Manufacturing management and engineering professionals have historically learned to adapt to new ideas and philosophies. They have adapted to new and radical ideas such as interchangeable parts, assembly lines, batch & queue, zero defects, statistical process control, just in time production, and now lean manufacturing.

Companies have spent decades building coherent manufacturing cultures that sustain themselves through training, management, and the passing of knowledge from experienced employees to new hires. Now those same companies are trying to take that culture and replicate it starting from the ground up in a foreign country.

HPC companies, whether manufacturing or simply assembling in a foreign country, should take these lessons to heart.

As the general manager of an American-owned startup in China, I learned that a manufacturing culture is based on assumptions. Most of those assumptions are unstated and grow out of the larger culture of the home country. Many of the American manufacturing assumptions are at odds with Chinese cultural values. Navigating these difficulties takes understanding, humility and intentionality.

My own ignorance of the importance of "face" to my employees cost me one of my key engineers. I'd provided him with a desktop computer and a large, hi-definition monitor for working with CAD software while I gave another engineer a notebook computer because of his frequent need to visit suppliers. Little did I know that the perceived status of having a notebook raised the second engineer over the first. A resignation soon followed. If I had paid more attention to keeping the balance of face I could have kept him on my staff.
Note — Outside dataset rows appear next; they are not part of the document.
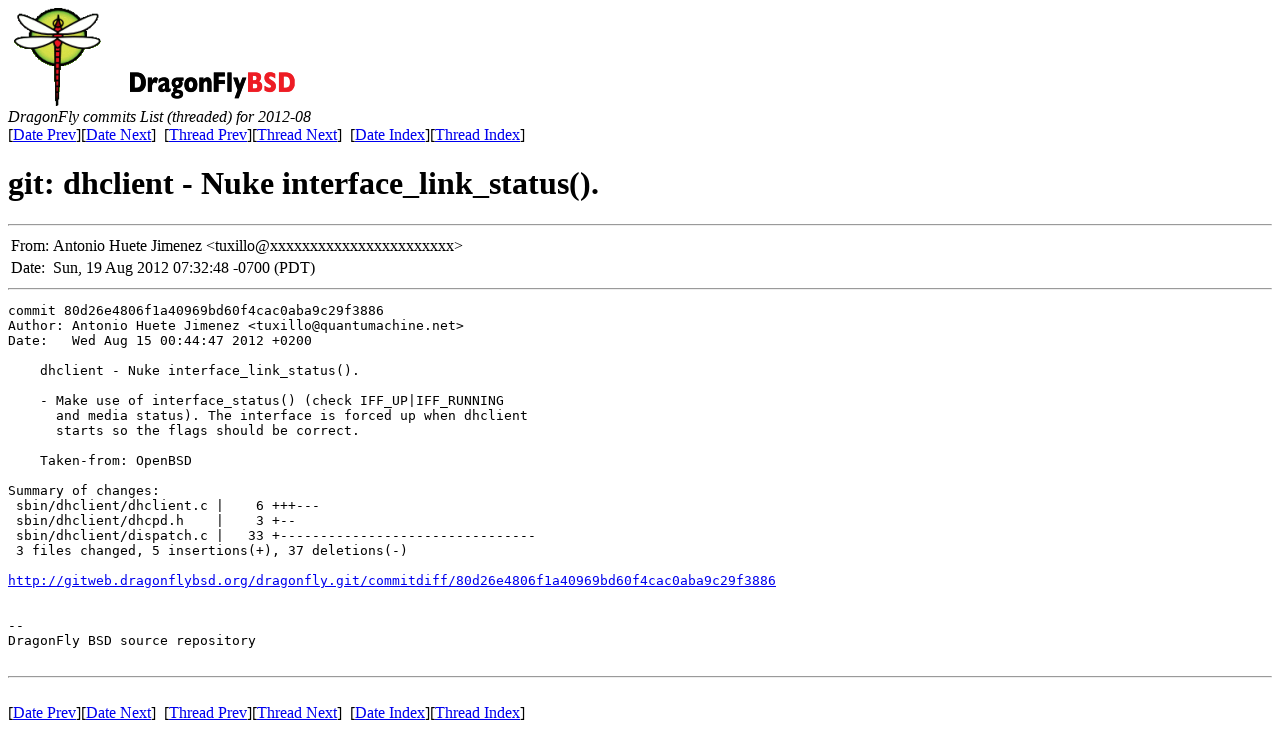

--- FILE ---
content_type: text/html
request_url: https://leaf.dragonflybsd.org/mailarchive/commits/2012-08/msg00166.html
body_size: 1250
content:
<html>
<head>
<title>git: dhclient - Nuke interface_link_status().</title>
<meta http-equiv="Content-Type" content="text/html; charset=UTF-8">
<link href="../favicon.ico" rel="shortcut icon">
<link rel="stylesheet" href="http://www.dragonflybsd.org/stylesheet.css" type="text/css">
</head>
<body>
<div class="remoteheader">
<a href="http://www.dragonflybsd.org/";><img src="http://www.dragonflybsd.org/images/topbar-trans.png" class="headerimage" alt="DragonFly BSD"/></a>
</div>
<div class="mlbody">


<!-- MHonArc v2.6.8 -->
<!--X-Subject: git: dhclient &#45; Nuke interface_link_status(). -->
<!--X-From-R13: Oagbavb Vhrgr Xvzrarm <ghkvyybNpengre.qentbasylofq.bet> -->
<!--X-Date: Sun, 19 Aug 2012 07:32:48 &#45;0700 (PDT) -->
<!--X-Message-Id: fec6e484c33e7be37203b84667e96c06@NO&#45;ID&#45;FOUND.mhonarc.org -->
<!--X-Content-Type: text/plain -->
<!--X-Head-End-->

<em>DragonFly commits List (threaded) for 2012-08</em>
<!--X-Body-Begin-->
<!--X-User-Header-->
<!--X-User-Header-End-->
<!--X-TopPNI-->
<br>
[<a href="msg00201.html">Date Prev</a>][<a href="msg00169.html">Date Next</a>]&nbsp;
[<a href="msg00201.html">Thread Prev</a>][<a href="msg00169.html">Thread Next</a>]&nbsp;
[<a href="dateindex.html#00166">Date Index</a>][<a
href="index.html#00166">Thread Index</a>]



<!--X-TopPNI-End-->
<!--X-MsgBody-->
<!--X-Subject-Header-Begin-->
<h1>git: dhclient - Nuke interface_link_status().</h1>
<hr>
<!--X-Subject-Header-End-->
<!--X-Head-of-Message-->
<table border=0>
<tr>
<td class="mlheaderlabel">
From:</td>
<td class="mlheaderfield">
Antonio Huete Jimenez &lt;tuxillo@xxxxxxxxxxxxxxxxxxxxxxx&gt;</td>
</tr>

<tr>
<td class="mlheaderlabel">
Date:</td>
<td class="mlheaderfield">
Sun, 19 Aug 2012 07:32:48 -0700 (PDT)</td>
</tr>

</table>
<!--X-Head-of-Message-End-->
<!--X-Head-Body-Sep-Begin-->
<hr>
<!--X-Head-Body-Sep-End-->
<!--X-Body-of-Message-->
<pre>
commit 80d26e4806f1a40969bd60f4cac0aba9c29f3886
Author: Antonio Huete Jimenez &lt;tuxillo@quantumachine.net&gt;
Date:   Wed Aug 15 00:44:47 2012 +0200

    dhclient - Nuke interface_link_status().
    
    - Make use of interface_status() (check IFF_UP|IFF_RUNNING
      and media status). The interface is forced up when dhclient
      starts so the flags should be correct.
    
    Taken-from: OpenBSD

Summary of changes:
 sbin/dhclient/dhclient.c |    6 +++---
 sbin/dhclient/dhcpd.h    |    3 +--
 sbin/dhclient/dispatch.c |   33 +--------------------------------
 3 files changed, 5 insertions(+), 37 deletions(-)

<a  href="http://gitweb.dragonflybsd.org/dragonfly.git/commitdiff/80d26e4806f1a40969bd60f4cac0aba9c29f3886">http://gitweb.dragonflybsd.org/dragonfly.git/commitdiff/80d26e4806f1a40969bd60f4cac0aba9c29f3886</a>


-- 
DragonFly BSD source repository

</pre>
<!--X-Body-of-Message-End-->
<!--X-MsgBody-End-->
<!--X-Follow-Ups-->
<hr>
<!--X-Follow-Ups-End-->
<!--X-References-->
<!--X-References-End-->
<!--X-BotPNI-->
<br>
[<a href="msg00201.html">Date Prev</a>][<a href="msg00169.html">Date Next</a>]&nbsp;
[<a href="msg00201.html">Thread Prev</a>][<a href="msg00169.html">Thread Next</a>]&nbsp;
[<a href="dateindex.html#00166">Date Index</a>][<a
href="index.html#00166">Thread Index</a>]



<!--X-BotPNI-End-->
<!--X-User-Footer-->
<!--X-User-Footer-End-->
</body>
</html>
Another example of Chinese and American differences involved the open door policy. The open door policy is a common business practice in most American factories. My Chinese workforce grew up with the traditional respect for hierarchy built out of Confucian values. They would never think of going directly to the general manager. I therefore had to keep an open door policy to satisfy American corporate guidelines even though it was never once used by the Chinese employees. My visiting American and Canadian trainers used it all the time, but not one local employee was comfortable with this approach.

Both face and hierarchy were large obstacles to process improvement. My American manufacturing background had taught me that the person closest to an operation is the most important person in that operation. In China, however, getting my operators to share their thoughts on process improvements usually met with nothing more than blank stares. After months of trying I realized that I was dealing with two factors. First, going directly to a senior manager past the older operators or line supervisors violated the traditional rules and respect of hierarchy. Second, to tell anyone that there was a way to improve the process meant a loss of face to the people who first built the process.

I knew that I had to adapt to be effective, so I began to work harder at building my relationships with each and every employee. I increased the time spent walking through the production floor to learn more about the personal lives of all the workers. I increased the number of company social events and made the rounds of birthdays. I learned the names of spouses, children, and home villages.

The time spent building relationships paid off, but not how I expected. I never got the kind of input for process improvement I wanted. It improved quite a bit, but never to a level that paralleled the U.S. factory. What did happen was that I was able to open communication about work concerns and learn of problems much earlier. This allowed me to correct problems before they festered and became more serious. For instance wage and benefit concerns were addressed before employees became disgruntled. The surprise outcome was a high level of personal loyalty from the employees. Employee retention, a constant problem in China, improved. Two key managers stayed on despite better offers.